収録された詩は、谷川氏が高校生の頃から、わかっているだけでも2014年の作品にまで及んでいる。初出年月日を確認しなくても、老年に達されてからの作品はなんとなくそれと判ったりして、それも興味深い。たぶん、私も年を重ねて、老いるということがどういうことかようやくわかってきたからかもしれない。
印象に残った一説。
きみはこども
ぼくはおとな
きみはちいさい
ぼくはおおきい
でもおなじ
いのちのおもさ
(「こどもとおとな」谷川俊太郎 より 2015)
谷川氏らしい表現なのだが、これを読んだとき、私は子どもを初めて授かった時のずっしりとした気持ちを思い出した。小さくて軽くて弱くて危なげに見えるこの子は私の子どもだけれど、私の所有物ではないし、私が支配できる命でもなく、確かに確固とした一人の人なのだ。その気づきと覚悟ととまどいが入り混じったような思い。この一説を読んだら、それがいきなり蘇ってきて我ながらうろたえてしまった。こんな簡潔な言葉で、これだけの気持ちを表せてしまうことに感服する。
もう一つは「畑にて」という作品。
泥んこの中から生えてきて
なんで大根はあんなに白いんだと言ったら
土の下から人参が私は赤いよとのたまう
そばでアスパラはほんのり薄緑
日の光はもちろんお喋りなんかしない
(「畑にて』谷川俊太郎より 2001 )
そこから始まって、アスパラをつまむ人間が原子レベルでは共食いだと言ったり、人生は意味においては不可解でも味わいにおいては泣きたいような美味しさだと言ったりした後、大根も元をただせばビッグバンからうまれ、何やかや枝分かれして今やわれらは人間だと書く。
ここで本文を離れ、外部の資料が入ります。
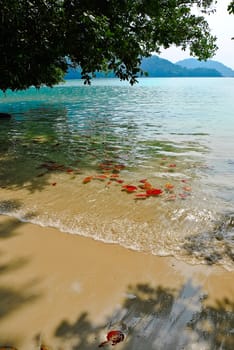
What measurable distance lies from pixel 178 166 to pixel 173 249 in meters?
6.11

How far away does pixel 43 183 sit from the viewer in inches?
334

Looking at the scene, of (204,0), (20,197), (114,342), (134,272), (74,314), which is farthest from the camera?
(204,0)

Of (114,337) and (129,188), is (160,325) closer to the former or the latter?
(114,337)

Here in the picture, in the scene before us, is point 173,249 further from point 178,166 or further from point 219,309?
point 178,166

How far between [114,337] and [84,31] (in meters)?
10.7

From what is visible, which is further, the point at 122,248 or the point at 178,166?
the point at 178,166

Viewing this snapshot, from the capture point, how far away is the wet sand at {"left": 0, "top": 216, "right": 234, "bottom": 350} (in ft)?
10.3

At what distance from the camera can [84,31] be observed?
428 inches

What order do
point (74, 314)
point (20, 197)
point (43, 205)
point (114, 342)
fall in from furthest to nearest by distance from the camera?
point (20, 197) < point (43, 205) < point (74, 314) < point (114, 342)

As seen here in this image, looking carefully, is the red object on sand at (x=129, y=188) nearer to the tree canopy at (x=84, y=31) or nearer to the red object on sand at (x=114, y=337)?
the red object on sand at (x=114, y=337)

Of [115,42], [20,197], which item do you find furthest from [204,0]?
[20,197]

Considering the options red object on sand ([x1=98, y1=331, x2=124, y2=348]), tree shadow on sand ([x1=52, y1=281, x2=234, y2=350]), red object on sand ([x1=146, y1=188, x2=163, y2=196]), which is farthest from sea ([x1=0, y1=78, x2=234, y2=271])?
red object on sand ([x1=98, y1=331, x2=124, y2=348])

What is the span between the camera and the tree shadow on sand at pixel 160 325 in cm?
305

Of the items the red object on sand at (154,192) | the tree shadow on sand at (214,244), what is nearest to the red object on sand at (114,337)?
the tree shadow on sand at (214,244)
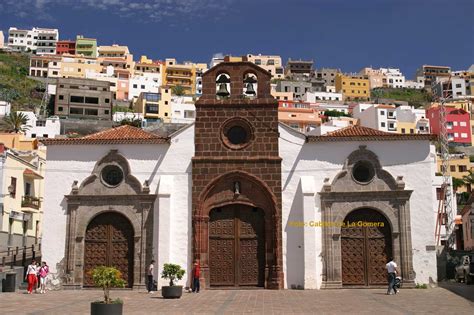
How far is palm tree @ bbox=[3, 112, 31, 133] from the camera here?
75.5 metres

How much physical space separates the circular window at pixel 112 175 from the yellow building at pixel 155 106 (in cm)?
7018

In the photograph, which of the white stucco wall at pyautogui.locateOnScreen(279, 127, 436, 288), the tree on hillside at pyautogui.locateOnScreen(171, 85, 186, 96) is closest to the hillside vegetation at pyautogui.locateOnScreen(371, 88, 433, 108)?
the tree on hillside at pyautogui.locateOnScreen(171, 85, 186, 96)

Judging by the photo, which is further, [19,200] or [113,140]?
[19,200]

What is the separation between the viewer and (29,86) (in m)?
112

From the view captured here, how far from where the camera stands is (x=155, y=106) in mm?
98562

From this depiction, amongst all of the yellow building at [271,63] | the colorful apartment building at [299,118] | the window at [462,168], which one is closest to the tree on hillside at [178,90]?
the yellow building at [271,63]

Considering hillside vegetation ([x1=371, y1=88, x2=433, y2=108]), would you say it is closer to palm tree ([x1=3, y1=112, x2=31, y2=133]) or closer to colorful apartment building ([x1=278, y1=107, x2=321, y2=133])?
colorful apartment building ([x1=278, y1=107, x2=321, y2=133])

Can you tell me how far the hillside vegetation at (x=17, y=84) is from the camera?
3996 inches

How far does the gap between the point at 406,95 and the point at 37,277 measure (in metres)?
133

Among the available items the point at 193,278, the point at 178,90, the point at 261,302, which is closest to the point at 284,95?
the point at 178,90

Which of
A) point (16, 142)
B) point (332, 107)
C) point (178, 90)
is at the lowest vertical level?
point (16, 142)

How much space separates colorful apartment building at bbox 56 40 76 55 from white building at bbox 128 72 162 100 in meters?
31.7

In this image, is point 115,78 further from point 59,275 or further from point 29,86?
point 59,275

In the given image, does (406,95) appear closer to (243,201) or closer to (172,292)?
(243,201)
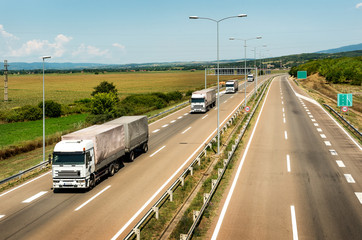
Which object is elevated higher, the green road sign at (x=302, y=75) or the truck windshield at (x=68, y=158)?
the green road sign at (x=302, y=75)

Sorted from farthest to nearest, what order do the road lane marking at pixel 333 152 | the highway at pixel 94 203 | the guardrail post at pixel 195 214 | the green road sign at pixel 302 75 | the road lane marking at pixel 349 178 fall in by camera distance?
the green road sign at pixel 302 75 → the road lane marking at pixel 333 152 → the road lane marking at pixel 349 178 → the highway at pixel 94 203 → the guardrail post at pixel 195 214

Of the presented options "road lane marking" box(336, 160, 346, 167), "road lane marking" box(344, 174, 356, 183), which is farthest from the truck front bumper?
"road lane marking" box(336, 160, 346, 167)

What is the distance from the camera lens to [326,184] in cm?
1884

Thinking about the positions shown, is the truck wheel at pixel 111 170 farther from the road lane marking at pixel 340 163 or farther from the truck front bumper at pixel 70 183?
the road lane marking at pixel 340 163

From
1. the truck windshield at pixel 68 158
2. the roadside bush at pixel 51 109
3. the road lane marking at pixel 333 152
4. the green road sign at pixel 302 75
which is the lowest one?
the road lane marking at pixel 333 152

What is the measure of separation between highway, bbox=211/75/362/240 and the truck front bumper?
757cm

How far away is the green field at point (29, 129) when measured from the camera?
41.5 metres

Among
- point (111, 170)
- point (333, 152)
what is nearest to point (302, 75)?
point (333, 152)

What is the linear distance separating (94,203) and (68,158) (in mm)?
3145

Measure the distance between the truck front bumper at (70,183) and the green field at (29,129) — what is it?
2254 centimetres

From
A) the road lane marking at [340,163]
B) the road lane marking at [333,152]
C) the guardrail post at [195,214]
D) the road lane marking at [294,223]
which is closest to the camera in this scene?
the road lane marking at [294,223]

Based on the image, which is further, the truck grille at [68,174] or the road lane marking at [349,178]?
the road lane marking at [349,178]

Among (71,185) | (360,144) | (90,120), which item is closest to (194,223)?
(71,185)

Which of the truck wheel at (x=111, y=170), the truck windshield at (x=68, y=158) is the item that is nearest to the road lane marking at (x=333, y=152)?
the truck wheel at (x=111, y=170)
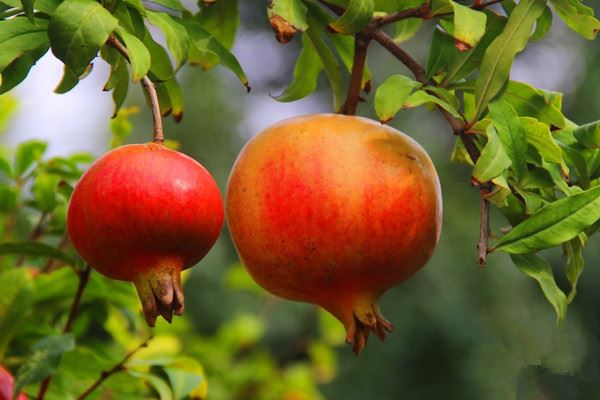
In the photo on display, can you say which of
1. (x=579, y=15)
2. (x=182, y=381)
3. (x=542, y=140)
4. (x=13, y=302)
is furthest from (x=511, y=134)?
(x=13, y=302)

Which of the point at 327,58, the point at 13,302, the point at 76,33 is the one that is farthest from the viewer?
the point at 13,302

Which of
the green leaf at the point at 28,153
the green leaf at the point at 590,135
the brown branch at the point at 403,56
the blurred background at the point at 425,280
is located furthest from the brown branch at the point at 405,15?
the blurred background at the point at 425,280

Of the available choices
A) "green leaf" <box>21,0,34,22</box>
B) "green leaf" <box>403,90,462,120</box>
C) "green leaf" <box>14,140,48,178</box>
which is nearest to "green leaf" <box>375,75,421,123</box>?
"green leaf" <box>403,90,462,120</box>

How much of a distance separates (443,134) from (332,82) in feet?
17.8

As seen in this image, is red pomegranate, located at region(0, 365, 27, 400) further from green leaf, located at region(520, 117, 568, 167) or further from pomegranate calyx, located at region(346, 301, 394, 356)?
green leaf, located at region(520, 117, 568, 167)

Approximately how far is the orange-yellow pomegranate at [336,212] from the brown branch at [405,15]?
4.3 inches

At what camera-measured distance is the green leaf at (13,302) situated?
123 centimetres

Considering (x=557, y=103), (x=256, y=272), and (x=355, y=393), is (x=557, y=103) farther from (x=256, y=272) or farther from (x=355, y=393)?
(x=355, y=393)

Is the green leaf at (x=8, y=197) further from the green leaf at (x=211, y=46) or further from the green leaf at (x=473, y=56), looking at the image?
the green leaf at (x=473, y=56)

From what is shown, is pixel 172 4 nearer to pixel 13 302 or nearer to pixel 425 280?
pixel 13 302

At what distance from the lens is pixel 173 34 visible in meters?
0.92

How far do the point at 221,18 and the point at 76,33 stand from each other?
0.40 metres

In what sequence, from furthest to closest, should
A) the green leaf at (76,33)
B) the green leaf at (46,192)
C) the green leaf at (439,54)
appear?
the green leaf at (46,192) → the green leaf at (439,54) → the green leaf at (76,33)

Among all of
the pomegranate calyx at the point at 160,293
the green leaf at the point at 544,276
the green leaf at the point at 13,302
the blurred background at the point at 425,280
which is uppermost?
the pomegranate calyx at the point at 160,293
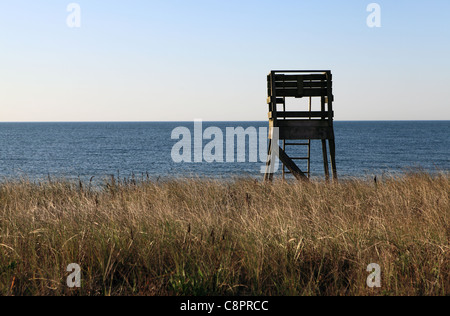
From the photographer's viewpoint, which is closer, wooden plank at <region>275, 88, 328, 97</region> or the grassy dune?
the grassy dune

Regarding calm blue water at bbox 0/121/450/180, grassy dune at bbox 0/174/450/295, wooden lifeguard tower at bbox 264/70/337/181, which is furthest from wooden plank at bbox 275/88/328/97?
grassy dune at bbox 0/174/450/295

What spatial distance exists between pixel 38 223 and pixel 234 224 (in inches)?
111

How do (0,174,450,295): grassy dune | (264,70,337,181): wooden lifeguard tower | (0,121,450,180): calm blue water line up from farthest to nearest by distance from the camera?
(0,121,450,180): calm blue water, (264,70,337,181): wooden lifeguard tower, (0,174,450,295): grassy dune

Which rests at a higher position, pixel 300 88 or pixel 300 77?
pixel 300 77

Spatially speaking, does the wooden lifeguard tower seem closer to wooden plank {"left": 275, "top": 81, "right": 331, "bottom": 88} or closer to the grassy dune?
wooden plank {"left": 275, "top": 81, "right": 331, "bottom": 88}

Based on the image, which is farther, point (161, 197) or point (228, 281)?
point (161, 197)

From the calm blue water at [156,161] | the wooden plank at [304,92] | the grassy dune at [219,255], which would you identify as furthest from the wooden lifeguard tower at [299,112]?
the grassy dune at [219,255]

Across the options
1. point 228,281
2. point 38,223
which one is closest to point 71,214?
point 38,223

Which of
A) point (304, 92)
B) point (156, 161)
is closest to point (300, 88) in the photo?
point (304, 92)

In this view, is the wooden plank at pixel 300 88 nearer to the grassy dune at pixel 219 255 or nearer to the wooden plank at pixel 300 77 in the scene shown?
the wooden plank at pixel 300 77

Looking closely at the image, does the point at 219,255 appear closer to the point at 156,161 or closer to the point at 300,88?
the point at 300,88

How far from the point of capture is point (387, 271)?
4.72 m

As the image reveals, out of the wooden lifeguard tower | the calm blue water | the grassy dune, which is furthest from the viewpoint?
the calm blue water
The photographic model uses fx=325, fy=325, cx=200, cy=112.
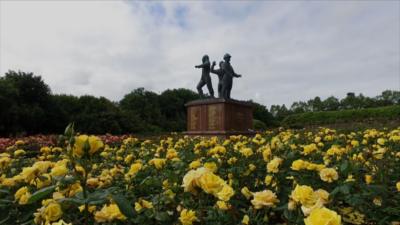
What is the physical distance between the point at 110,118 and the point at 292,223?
20.4m

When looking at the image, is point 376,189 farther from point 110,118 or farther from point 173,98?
point 173,98

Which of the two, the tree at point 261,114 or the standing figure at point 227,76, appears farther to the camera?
the tree at point 261,114

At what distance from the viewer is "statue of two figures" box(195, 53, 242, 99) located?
41.9 ft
このイメージの豊かさ、広さ、ふくらみ。この人はどこまでも自由で軽やかで、でも深いのだ。
谷川俊太郎の詩は好きで、ずいぶん読んできた。詩集もたくさん持っている。それぞれに味わいがあるし、どれも谷川さんらしいなあと思うが、これを読み返して改めてその素晴らしさを思う。谷川俊太郎という詩人と同じ時代を生きられたことの幸せを思う。